If the antiquated term dragoon manages to appear in current literature, it may conjure, to some, images of antiquated mounted troops, fighting in antediluvian European wars of a forgotten past; to others, the forcing of somebody to do something he doesn’t want to do.
The word has its origin on the fields of battles fought five hundred years ago. Mounted warriors using missile weapons, such as bows, have their roots in ancient times. Soon after the introduction of firearms in the 15th Century, there appeared mounted sharpshooters who discarded their traditional mounted weapons of sabre, bow or lace and chose to fight with the arquebus, were dominated arquebusiers a cheval. [i] The term “Dragoon” came into popular use during the European wars of the 16th Century to describe this hybrid military formation, mounted on horse who rode to where they were needed on a battlefield, dismounted, and fought on foot with their firearms. Because they were well mounted and armed with longarms, these soldiers could often reach an important location or cover a retreat than faster foot soldiers. In this capacity, dragoons came to represent an amalgam of infantry and cavalry. Their short-barreled muskets sometimes featured a dragon–shaped side plate. Comparing these swift-moving troops, who used fire-spitting weapons, to dragons of fable, the Count of Mansfeldt fashioned the name “Dragonieres”, shortened to “Dragoons” to describe them.[ii] Armies soon equipped dragoons with sabres in addition to firearms and put them to use as shock troops.[iii]
The Napoleonic era brought with it revolutionary changes in the use of dragoons. Cavalry, armed with sabre and pistol, had long did their fighting in the saddle. Most European armies came to the realization that all mounted soldiers should remain in the saddle and not be trained to fight dismounted. Enlightened generals came to realize swords and spurs encumbered a soldier attempting to fight on foot; there was a need to protect the horses when fighting dismounted and this necessarily reduced the size of the force; and the training recruits to perform double duty of fighting mounted as well on foot is time consuming.[iv] The infant military of the United States balked the trend of European armies.

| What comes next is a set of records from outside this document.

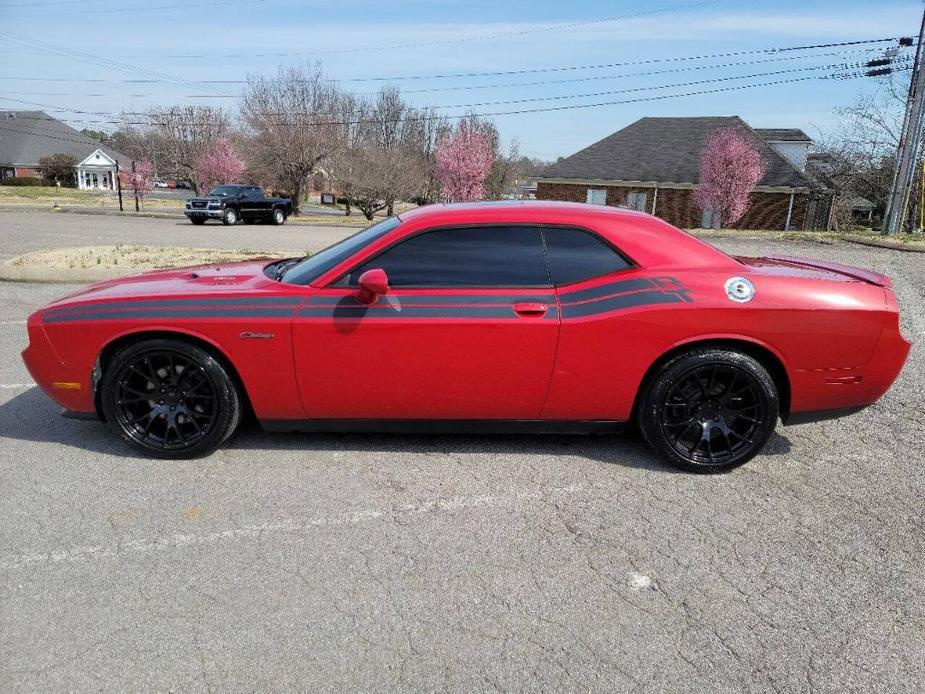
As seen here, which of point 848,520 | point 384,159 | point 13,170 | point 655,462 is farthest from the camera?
point 13,170

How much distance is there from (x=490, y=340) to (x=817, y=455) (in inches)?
85.9

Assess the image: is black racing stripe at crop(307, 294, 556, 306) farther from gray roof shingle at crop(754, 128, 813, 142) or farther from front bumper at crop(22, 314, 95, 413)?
gray roof shingle at crop(754, 128, 813, 142)

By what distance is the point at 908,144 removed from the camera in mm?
23578

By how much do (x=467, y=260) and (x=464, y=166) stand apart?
39993mm

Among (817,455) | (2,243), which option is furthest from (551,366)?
(2,243)

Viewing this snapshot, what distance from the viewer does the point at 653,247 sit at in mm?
3646

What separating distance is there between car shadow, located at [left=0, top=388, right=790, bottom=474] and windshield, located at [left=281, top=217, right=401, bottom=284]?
1.01m

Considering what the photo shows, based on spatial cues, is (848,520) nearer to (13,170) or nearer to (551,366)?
(551,366)

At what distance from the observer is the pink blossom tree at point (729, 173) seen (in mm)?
32969

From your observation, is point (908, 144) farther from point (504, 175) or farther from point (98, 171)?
point (98, 171)

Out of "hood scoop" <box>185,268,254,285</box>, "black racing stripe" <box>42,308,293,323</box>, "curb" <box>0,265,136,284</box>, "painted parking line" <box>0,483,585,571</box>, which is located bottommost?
"painted parking line" <box>0,483,585,571</box>

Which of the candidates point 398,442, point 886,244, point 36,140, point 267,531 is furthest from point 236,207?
point 36,140

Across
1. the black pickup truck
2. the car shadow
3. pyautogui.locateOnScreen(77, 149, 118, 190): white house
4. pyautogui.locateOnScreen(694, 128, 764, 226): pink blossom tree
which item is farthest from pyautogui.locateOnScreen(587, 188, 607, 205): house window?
pyautogui.locateOnScreen(77, 149, 118, 190): white house

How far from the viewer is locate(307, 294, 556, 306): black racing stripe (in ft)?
11.5
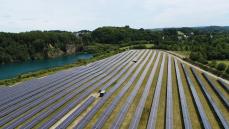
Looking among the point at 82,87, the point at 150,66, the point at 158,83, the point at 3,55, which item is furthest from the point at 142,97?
the point at 3,55

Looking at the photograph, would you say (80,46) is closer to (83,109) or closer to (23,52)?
(23,52)

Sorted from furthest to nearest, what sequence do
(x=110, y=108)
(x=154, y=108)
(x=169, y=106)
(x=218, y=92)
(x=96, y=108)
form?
1. (x=218, y=92)
2. (x=169, y=106)
3. (x=110, y=108)
4. (x=96, y=108)
5. (x=154, y=108)

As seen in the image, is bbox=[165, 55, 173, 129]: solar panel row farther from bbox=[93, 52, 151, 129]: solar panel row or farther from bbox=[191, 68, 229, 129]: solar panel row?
bbox=[93, 52, 151, 129]: solar panel row

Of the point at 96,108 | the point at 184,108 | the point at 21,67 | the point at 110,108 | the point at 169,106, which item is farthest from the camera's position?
the point at 21,67

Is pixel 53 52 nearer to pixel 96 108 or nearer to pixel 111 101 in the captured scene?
pixel 111 101

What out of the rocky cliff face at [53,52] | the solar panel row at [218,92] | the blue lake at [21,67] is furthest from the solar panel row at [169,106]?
the rocky cliff face at [53,52]

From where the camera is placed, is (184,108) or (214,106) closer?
(184,108)

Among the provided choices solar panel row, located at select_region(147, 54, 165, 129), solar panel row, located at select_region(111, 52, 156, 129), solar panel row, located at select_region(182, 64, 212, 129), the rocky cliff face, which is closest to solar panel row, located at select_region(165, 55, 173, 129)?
solar panel row, located at select_region(147, 54, 165, 129)

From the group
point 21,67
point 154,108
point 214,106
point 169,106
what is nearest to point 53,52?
point 21,67

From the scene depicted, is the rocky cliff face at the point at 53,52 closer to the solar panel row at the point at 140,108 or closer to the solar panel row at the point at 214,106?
the solar panel row at the point at 140,108

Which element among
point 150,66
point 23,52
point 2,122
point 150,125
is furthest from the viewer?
point 23,52
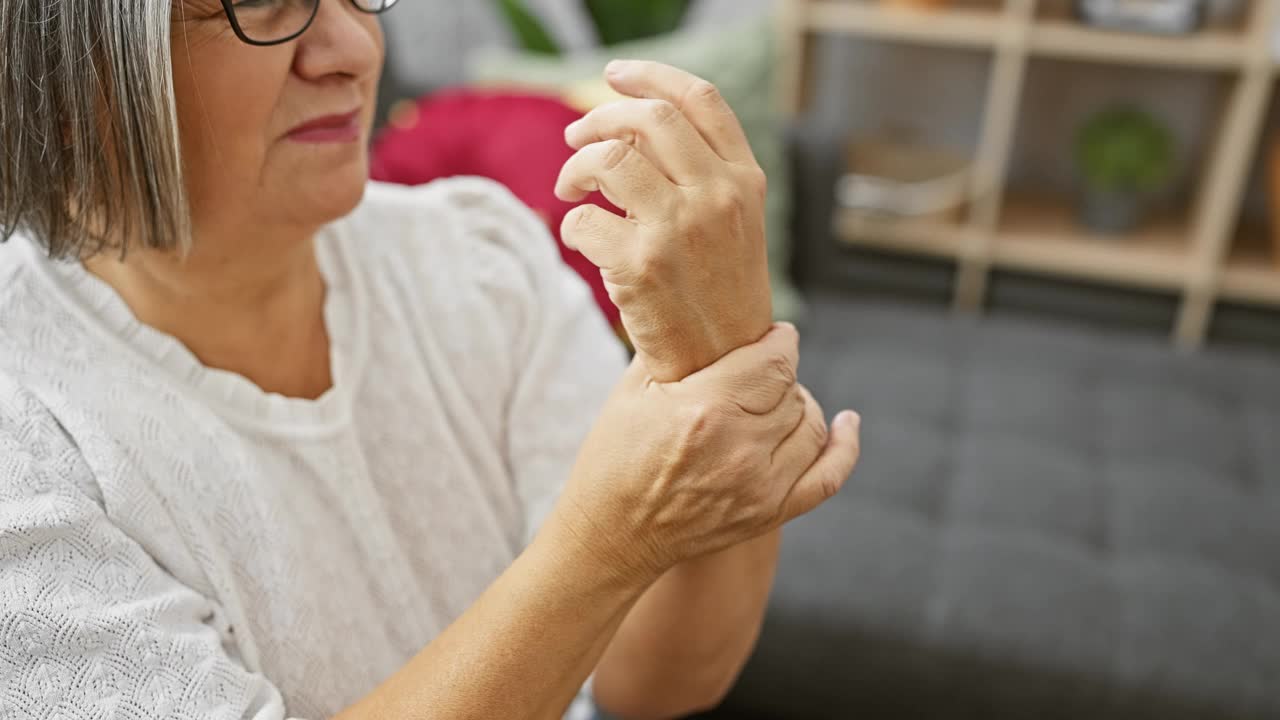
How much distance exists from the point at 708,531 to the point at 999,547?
1.14 meters

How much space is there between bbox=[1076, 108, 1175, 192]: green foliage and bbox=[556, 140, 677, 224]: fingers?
7.94 feet

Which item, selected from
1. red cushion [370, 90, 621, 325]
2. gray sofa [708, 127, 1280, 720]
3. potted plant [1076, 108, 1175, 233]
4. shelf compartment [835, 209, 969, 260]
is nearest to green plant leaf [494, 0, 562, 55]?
red cushion [370, 90, 621, 325]

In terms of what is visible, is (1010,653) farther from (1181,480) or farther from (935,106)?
(935,106)

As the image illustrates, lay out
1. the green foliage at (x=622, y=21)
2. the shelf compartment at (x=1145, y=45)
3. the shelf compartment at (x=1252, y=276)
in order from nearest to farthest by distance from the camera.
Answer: the shelf compartment at (x=1145, y=45), the shelf compartment at (x=1252, y=276), the green foliage at (x=622, y=21)

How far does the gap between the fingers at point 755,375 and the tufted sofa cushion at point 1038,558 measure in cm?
102

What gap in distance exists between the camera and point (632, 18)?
9.37 feet

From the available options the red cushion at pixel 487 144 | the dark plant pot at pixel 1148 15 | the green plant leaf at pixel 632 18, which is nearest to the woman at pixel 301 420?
the red cushion at pixel 487 144

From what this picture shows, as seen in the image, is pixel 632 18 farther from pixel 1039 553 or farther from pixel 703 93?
pixel 703 93

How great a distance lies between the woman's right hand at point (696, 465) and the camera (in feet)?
2.29

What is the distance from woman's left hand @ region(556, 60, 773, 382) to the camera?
653mm

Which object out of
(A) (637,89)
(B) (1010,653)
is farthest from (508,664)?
(B) (1010,653)

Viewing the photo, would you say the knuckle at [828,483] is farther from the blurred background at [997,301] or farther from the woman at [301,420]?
the blurred background at [997,301]

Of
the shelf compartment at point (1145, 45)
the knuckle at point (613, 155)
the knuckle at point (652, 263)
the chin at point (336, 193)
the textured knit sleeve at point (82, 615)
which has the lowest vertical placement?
the shelf compartment at point (1145, 45)

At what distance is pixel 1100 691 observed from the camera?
1557 millimetres
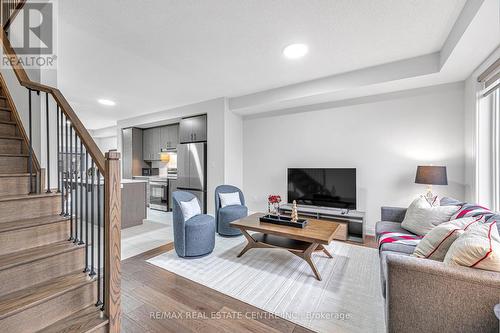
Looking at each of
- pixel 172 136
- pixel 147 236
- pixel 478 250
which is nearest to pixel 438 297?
pixel 478 250

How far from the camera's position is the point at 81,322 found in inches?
52.9

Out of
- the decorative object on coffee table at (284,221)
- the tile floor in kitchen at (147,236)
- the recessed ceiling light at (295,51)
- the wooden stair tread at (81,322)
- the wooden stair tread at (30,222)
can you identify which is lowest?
the tile floor in kitchen at (147,236)

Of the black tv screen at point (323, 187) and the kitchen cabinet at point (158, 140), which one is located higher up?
the kitchen cabinet at point (158, 140)

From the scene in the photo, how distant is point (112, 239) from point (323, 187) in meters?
3.33

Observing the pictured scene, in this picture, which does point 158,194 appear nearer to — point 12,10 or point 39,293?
point 12,10

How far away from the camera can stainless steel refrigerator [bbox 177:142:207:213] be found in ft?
15.8

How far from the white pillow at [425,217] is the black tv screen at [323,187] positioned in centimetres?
115

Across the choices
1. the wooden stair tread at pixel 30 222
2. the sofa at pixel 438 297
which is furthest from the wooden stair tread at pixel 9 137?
the sofa at pixel 438 297

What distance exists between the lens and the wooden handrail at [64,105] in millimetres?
1465

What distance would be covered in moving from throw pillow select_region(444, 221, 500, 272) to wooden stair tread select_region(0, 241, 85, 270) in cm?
252

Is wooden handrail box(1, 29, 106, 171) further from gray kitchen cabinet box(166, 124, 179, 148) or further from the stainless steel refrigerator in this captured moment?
gray kitchen cabinet box(166, 124, 179, 148)

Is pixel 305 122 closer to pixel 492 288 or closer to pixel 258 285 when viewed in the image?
pixel 258 285

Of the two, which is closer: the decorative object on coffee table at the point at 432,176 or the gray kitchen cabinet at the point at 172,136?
the decorative object on coffee table at the point at 432,176

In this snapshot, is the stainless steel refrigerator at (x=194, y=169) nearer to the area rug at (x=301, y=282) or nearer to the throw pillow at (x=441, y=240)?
the area rug at (x=301, y=282)
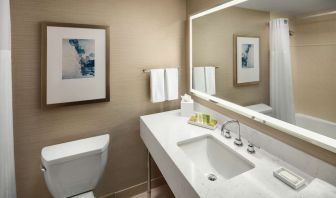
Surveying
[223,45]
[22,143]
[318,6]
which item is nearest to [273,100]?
[318,6]

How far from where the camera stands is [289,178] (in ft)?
2.84

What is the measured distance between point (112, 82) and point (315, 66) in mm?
1444

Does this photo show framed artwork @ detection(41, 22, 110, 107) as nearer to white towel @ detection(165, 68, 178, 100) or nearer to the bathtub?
white towel @ detection(165, 68, 178, 100)

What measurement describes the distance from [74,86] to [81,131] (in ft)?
1.32

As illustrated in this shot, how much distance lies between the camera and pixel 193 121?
157 centimetres

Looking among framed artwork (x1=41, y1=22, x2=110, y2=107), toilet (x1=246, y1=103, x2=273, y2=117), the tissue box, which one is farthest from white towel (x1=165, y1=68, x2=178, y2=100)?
toilet (x1=246, y1=103, x2=273, y2=117)

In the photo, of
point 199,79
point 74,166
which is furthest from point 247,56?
point 74,166

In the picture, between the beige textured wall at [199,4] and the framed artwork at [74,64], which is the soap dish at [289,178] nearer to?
the beige textured wall at [199,4]

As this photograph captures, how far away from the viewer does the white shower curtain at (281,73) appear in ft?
3.39

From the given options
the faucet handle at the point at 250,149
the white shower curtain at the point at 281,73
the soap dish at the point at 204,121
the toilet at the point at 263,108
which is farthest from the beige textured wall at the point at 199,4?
the faucet handle at the point at 250,149

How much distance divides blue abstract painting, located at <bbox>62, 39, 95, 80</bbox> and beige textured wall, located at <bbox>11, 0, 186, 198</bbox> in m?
0.16

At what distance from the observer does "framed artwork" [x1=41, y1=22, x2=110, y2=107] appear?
1.39 meters

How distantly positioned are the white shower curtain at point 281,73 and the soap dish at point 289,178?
29 centimetres

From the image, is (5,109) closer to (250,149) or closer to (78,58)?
(78,58)
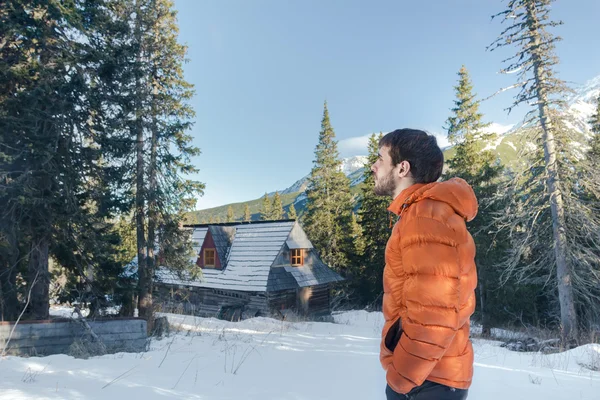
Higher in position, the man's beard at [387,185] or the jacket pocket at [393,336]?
the man's beard at [387,185]

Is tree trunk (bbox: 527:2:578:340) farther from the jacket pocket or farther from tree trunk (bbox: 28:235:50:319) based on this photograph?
tree trunk (bbox: 28:235:50:319)

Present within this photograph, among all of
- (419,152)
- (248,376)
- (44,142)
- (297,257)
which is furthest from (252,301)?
(419,152)

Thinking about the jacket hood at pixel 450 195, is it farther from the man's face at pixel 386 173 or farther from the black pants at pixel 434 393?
the black pants at pixel 434 393

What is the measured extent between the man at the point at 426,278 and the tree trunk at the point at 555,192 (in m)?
15.3

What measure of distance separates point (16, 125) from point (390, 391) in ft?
35.1

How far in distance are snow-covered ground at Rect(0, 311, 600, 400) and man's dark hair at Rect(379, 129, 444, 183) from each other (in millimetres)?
3659

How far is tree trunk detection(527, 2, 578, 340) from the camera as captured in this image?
47.4ft

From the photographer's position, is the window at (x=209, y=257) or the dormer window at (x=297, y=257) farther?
the window at (x=209, y=257)

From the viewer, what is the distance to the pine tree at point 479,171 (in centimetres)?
2098

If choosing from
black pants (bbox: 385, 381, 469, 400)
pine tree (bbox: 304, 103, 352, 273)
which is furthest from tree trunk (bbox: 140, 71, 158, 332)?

Until mounted forces were fully mechanized in 1941, they used their horses to ride to where they were needed, and then did most of their fighting on foot.
There was a time in our nation’s early history that dragoons formed a important part of the army. Trooper James Hildreth wrote in 1836, “The regiment of the United States dragoons forms, although a small, yet conspicuous portion of the American army.”[v] Then, in August of 1861, the War Department, caught in the grip of the Civil War, merged the nation’s two dragoon regiments with its two cavalry and a mounted rifle regiment, added a new cavalry regiment, forming a corps of six regiments of cavalry. The First Dragoons became the First Cavalry and the term dragoon, henceforth, disappeared as a designation of regular army formations. With these steps, the appellation dragoon, in effect. disappeared from the name of federal military formations, but from everyday speech.
[i] V. Vuksic and Z. Grbasic, Cavalry: The History of a Fighting Elite 650 BC – AD1914 (London: Cassell 1993) 25-26; Louis Nolan, Cavalry: Its History and Tactics (Originally printed 1854, reprinted Yardley: Westholme 2007) 39.
[ii] Nolan, Cavalry, 39; Peter Schmidt: Hall’s Military Breechloaders (Lincoln: Andrew Mowbray, 1996) 57; Theophilus Rodenbough. From Everglade to Canyon with the Second United States Cavalry: An Authentic Account of Service in Florida, Mexico, Virginia and the Indian Country, 1836-1875 (Reprinted Norman: University of Oklahoma Press 2000) 8.
[iii] Nolan, Cavalry, 38. The American army later added a light howitzer to the dragoon’s arsenal, allowing this versatile corps to encompass all three combat arms: horse, foot, and artillery. John Elting, A Dictionary of Soldier Talk (New York: The Scribner Press 1984) 90
[iv] Nolan, Cavalry, 39.
[v] James Hildeth is the putative name most historians have given to the anonymous author of Dragoon Campaigns to the Rocky Mountains: Being a History of Enlistment, Organization, and First Campaigns of the Regiment of United States Dragoons; Together with the Incidents of a Soldier’s Life and Sketches of Scenery and Indian Character (New York: Wiley & Long, 1836). 111. One writer expresses doubt that Hildreth, having due to a physical disability to have left the service prior to the expedition depicted in the book, was not the author. (Joseph B. Thoburn, “Dragoon Campaigns to the Rocky Mountains” Chronicle of Oklahoma, Vol. 8, 1930, 35.